QUOTED PASSAGE:

London: When dealing with Donald Trump, speaking your mind can come at a cost. So German Chancellor Friedrich Merz is being blasted by the US president after revealing his thoughts about the war with Iran.
Merz, a conservative who usually avoids clashing with Trump, declared on Monday that America was being “humiliated” by Iran and had no clear way out of the conflict.
Trump, clearly furious on social media, threatened retaliation. But rather than resorting to tariffs, his preferred tool in the past, he raised the idea of withdrawing US troops from German bases they have used for decades.
Pete Hegseth, the US secretary of war, followed up within a day. He moved on Friday afternoon in Washington (early on Saturday, AEST) to remove an army brigade from Germany, or about 5000 troops, over the next year. He is also reported to be halting a plan from the Biden administration to deploy a battalion to Germany with long-range conventional missiles.
Suddenly, a foundation stone of the Western alliance is in doubt. No country in Europe has more American troops than Germany. With 49,000 military and civilian personnel, the country has more American defence service members on active duty than many US states.
The Pentagon changes appear to have been in the works for months, so they are not happening simply because the German chancellor spoke up. Trump has complained about troop numbers in Germany for years, including in his first term as president, and now sees a chance to do something.
Even so, the timing suggests that the frank talk in Germany made Trump more eager to act. And the defence decision came when the president slapped higher tariffs on European cars, also hurting Germany.
Merz angered Trump because he lanced the presidential hyperbole about the war.
“The Iranians are clearly stronger than expected, and the Americans clearly have no truly convincing strategy in the negotiations either,” the chancellor said to students at an event in Marburg.

Stored items

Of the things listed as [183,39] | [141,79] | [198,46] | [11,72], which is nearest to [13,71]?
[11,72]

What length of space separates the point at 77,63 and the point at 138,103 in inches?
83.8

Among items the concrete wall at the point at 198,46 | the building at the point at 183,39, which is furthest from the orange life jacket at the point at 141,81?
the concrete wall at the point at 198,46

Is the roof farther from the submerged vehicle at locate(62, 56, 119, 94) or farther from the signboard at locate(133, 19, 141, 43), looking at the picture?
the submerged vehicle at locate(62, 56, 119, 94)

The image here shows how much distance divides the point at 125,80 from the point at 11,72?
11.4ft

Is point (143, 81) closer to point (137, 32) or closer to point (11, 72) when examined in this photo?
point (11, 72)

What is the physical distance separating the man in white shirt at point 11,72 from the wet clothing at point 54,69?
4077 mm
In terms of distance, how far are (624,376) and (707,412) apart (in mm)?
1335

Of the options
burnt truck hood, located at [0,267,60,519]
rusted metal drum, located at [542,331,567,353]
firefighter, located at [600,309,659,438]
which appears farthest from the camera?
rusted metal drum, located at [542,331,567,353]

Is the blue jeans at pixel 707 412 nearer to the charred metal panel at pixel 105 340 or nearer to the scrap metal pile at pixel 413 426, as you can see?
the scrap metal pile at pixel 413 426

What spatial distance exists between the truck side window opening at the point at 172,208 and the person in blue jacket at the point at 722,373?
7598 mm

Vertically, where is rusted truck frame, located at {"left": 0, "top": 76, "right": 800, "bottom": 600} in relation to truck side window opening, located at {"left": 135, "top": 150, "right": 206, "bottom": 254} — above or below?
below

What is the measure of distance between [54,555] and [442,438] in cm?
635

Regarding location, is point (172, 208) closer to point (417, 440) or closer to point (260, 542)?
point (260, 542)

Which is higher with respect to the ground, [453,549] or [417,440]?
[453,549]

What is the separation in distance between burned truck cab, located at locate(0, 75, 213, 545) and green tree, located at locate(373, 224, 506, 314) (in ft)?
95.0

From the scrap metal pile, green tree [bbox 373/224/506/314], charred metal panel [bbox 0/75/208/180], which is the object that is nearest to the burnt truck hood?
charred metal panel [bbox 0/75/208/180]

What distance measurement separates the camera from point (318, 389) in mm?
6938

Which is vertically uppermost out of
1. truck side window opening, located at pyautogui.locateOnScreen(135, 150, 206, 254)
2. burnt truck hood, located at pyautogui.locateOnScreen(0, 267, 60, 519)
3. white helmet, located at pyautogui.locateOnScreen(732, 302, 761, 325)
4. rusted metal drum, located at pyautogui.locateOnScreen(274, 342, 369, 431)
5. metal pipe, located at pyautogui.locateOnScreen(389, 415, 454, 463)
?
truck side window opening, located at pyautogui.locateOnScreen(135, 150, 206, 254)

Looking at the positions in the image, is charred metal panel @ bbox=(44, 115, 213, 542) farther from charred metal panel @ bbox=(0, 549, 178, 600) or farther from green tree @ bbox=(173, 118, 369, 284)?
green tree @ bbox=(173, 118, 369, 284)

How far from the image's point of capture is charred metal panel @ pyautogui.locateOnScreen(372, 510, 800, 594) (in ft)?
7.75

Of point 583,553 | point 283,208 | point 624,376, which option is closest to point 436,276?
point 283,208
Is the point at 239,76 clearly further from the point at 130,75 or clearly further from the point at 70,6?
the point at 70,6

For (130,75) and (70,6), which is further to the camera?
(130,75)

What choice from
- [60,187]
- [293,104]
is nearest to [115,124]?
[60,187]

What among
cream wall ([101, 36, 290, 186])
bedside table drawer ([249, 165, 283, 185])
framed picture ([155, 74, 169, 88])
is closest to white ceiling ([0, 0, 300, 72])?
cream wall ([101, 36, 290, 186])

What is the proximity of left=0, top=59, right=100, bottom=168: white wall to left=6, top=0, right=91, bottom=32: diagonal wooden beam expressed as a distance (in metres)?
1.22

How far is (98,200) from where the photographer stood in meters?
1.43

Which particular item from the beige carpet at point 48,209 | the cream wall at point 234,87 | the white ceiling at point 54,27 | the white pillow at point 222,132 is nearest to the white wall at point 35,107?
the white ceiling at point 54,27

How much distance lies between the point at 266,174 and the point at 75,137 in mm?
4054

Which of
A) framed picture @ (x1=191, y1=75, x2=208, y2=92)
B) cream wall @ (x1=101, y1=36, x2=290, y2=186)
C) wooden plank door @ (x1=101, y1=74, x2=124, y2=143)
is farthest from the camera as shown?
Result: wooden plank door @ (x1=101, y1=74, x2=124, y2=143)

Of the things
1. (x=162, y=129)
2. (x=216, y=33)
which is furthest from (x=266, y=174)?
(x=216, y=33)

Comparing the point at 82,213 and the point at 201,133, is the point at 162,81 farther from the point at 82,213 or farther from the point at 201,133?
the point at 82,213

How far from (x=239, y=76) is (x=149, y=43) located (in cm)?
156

WHAT IS ASKED:
a - In the article about Trump and Merz, roughly how many troops make up the army brigade Hegseth moved to pull out of Germany?
b - Write the next part of the article about Trump and Merz, picking up after its last sentence.

EXPECTED OUTPUTS:
a - About 5000 troops.

b -
“The problem with conflicts like this is always: you don’t just have to get in, you have to get out again. We saw that very painfully in Afghanistan for 20 years. We saw it in Iraq.
“At the moment, I do not see what strategic exit the Americans will choose, especially since the Iranians are clearly negotiating very skilfully – or very skilfully not negotiating.”
His conclusion: “A whole nation is being humiliated by the Iranian leadership.”
European leaders know to expect retaliation from the White House. Trump has already warned that he could withdraw the US from the NATO alliance, though he would have to gain approval from Congress for this drastic step. In practical terms, his disputes with NATO already weaken the pact.
Germany’s own actions show that it is preparing for a time when it has less support from across the Atlantic. And it is not alone. French President Emmanuel Macron has talked to Merz about a joint European nuclear deterrent to fill the American security gap. France has the fourth-largest nuclear arsenal in the world.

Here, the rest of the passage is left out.